The Supreme Court said Friday that it will decide whether hundreds of juvenile offenders sentenced to life in prison without the possibility of parole deserve a chance to be resentenced.

The court announced it will consider the case of a Louisiana man who said the court’s 2012 decision banning mandatory life sentences for juveniles must be applied retroactively.

The 5-to-4 ruling in Miller v. Alabama said that state laws mandating life in prison without the possibility of parole for those younger than 18 offend the Constitution’s prohibition of cruel and unusual punishment. That decision was part of a trend at the court of treating even the worst juvenile offenders differently from adults.

“Mandatory life without parole for a juvenile precludes consideration of his chronological age and its hallmark features — among them, immaturity, impetuosity, and failure to appreciate risks and consequences,” Justice Elena Kagan wrote in the 2012 decision. “It prevents taking into account the family and home environment that surrounds him — and from which he cannot usually extricate himself — no matter how brutal or dysfunctional.”

But since that ruling, courts around the country have split on whether the decision applies retroactively.

Most courts have recognized the Miller decision as a new “substantive” rule that, under the court’s precedents, must be applied to those sentenced before the June 2012 decision.

Others courts, however, called it a “procedural rule,” not available to those already sentenced. Those courts note that the Miller decision did not ban life imprisonment without parole but said such a sentence could not be mandatory. Judges must be able to take other factors into account, the Supreme Court said.

According to attorneys for George Toca, accused of accidentally shooting his best friend and partner during a botched armed robbery in 1984, state supreme courts in Louisiana, Michigan, Minnesota and Pennsylvania have found the rule procedural and have refused requests for resentencing.

Toca’s brief said most federal courts that have considered the issue and supreme courts in Illinois, Iowa, Massachusetts, Mississippi, Nebraska, New Hampshire and Texas have found that the change is substantive.

Toca’s attorney, Emily Maw of Innocence Project New Orleans, said the lesson of Miller is that “the harshest possible sentence should be the exception, while a sentence that provided a meaningful opportunity to obtain release would be the norm.”

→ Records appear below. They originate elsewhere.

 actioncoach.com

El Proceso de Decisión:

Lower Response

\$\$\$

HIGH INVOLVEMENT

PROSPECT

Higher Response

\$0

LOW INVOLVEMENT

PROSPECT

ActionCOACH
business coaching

Although Toca has claimed he did not commit the shooting and another youth has said he was responsible, the issue of innocence is not before the court.

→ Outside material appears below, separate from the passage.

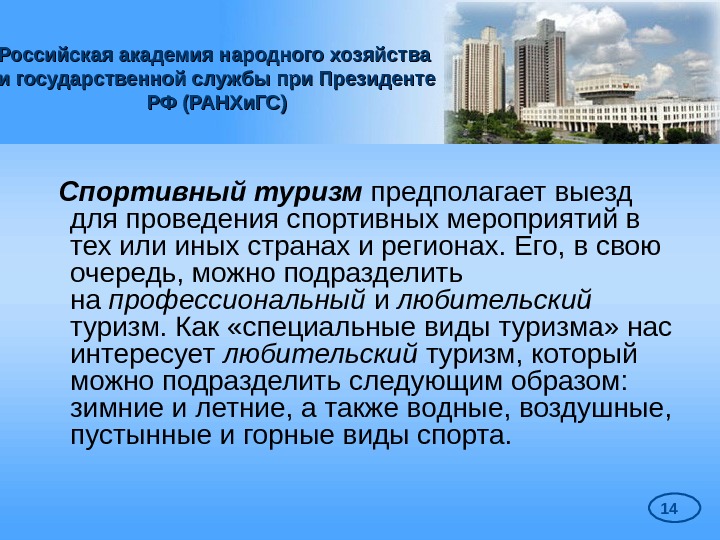 Российская академия народного хозяйства и государственной службы при Президенте РФ (РАНХиГС)

Спортивный туризм предполагает выезд для проведения спортивных мероприятий в тех или иных странах и регионах. Его, в свою очередь, можно подразделить на профессиональный и любительский туризм. Как «специальные виды туризма» нас интересует любительский туризм, который можно подразделить следующим образом: зимние и летние, а также водные, воздушные, пустынные и горные виды спорта.

14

Maw wrote that Toca is an example of the kind of growth the Supreme Court said was possible for juvenile offenders. In his time in prison, Toca has earned a bachelor’s degree, she wrote, and the shooting victim’s family supports his plea for resentencing.

Besides arguing that the Louisiana court was right to find Miller not retroactive, prosecutors said it would be impossible to turn the clock back 30 years and gauge Toca’s “diminished culpability and heightened capacity for change” at the time of the crime.

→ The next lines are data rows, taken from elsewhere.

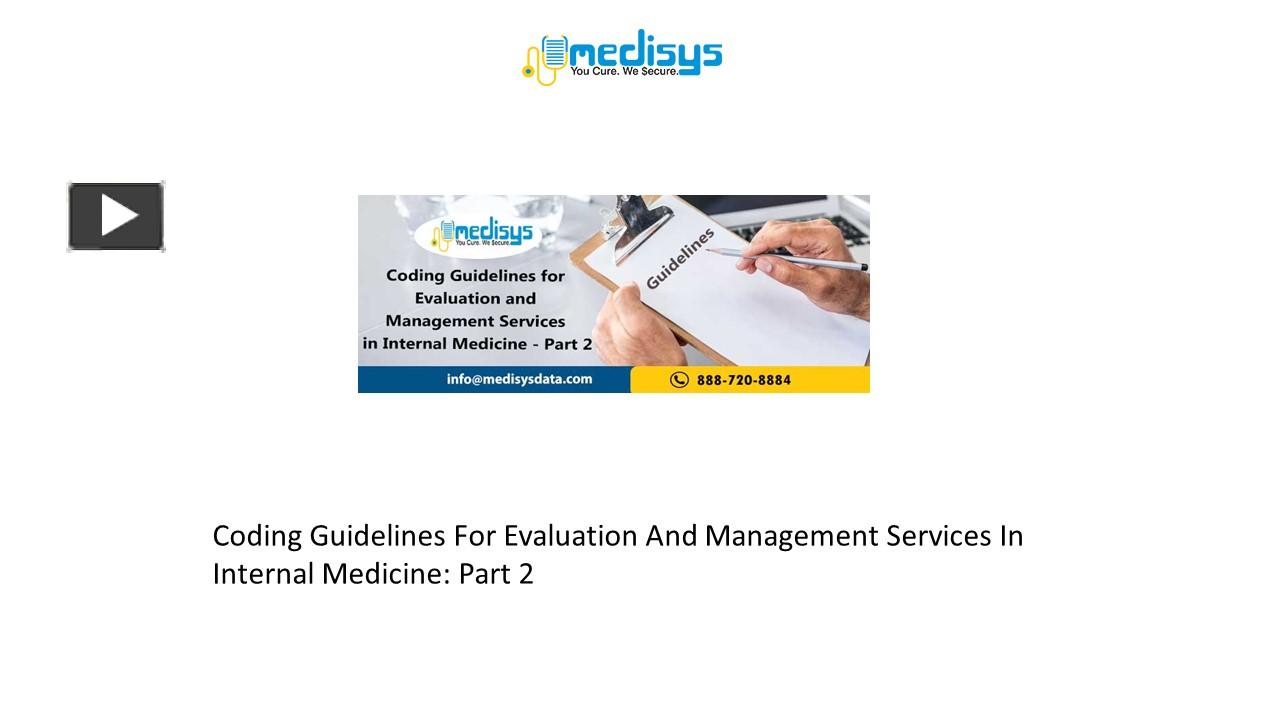 medisys
You Cure. We Secure.

medisys
You Cure. We Secure.

Coding Guidelines for Evaluation and Management Services in Internal Medicine - Part 2

Guidelines

info@medisysdata.com

888-720-8884

Coding Guidelines For Evaluation And Management Services In Internal Medicine: Part 2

The case is Toca v. Louisiana.

The court also agreed to hear from the inventor of a Spider-Man web-shooting toy who says an antiquated Supreme Court ruling is keeping him from earning royalties on his design.

Stephen Kimble obtained a patent in 1991 for a wristband he developed that shoots foam string, mimicking the web-
creating technique for which the comic book superhero is known.

Kimble later entered into an agreement with Marvel Entertainment to develop the Web Blaster, but it has been a litigious relationship. Kimble finally assigned his patent to Marvel for a lump-sum payment and a royalty of 3 percent of net product sales.

After more litigation in 2008, Marvel said it would not pay Kimble royalties once the patent expired in 2010.

A federal judge ruled against Kimble, saying that the Supreme Court’s 1964 ruling in Brulotte v. Thys Co. meant royalties need not be paid. The U.S. Court of Appeals for the 9th Circuit agreed.

Kimble is asking the Supreme Court to overturn the ruling, saying it “has not withstood the test of time. Other competition law decisions from that era have been updated by this court in light of a keener awareness of economics and real world business circumstances.”

The case is Kimble v. Marvel Enterprises.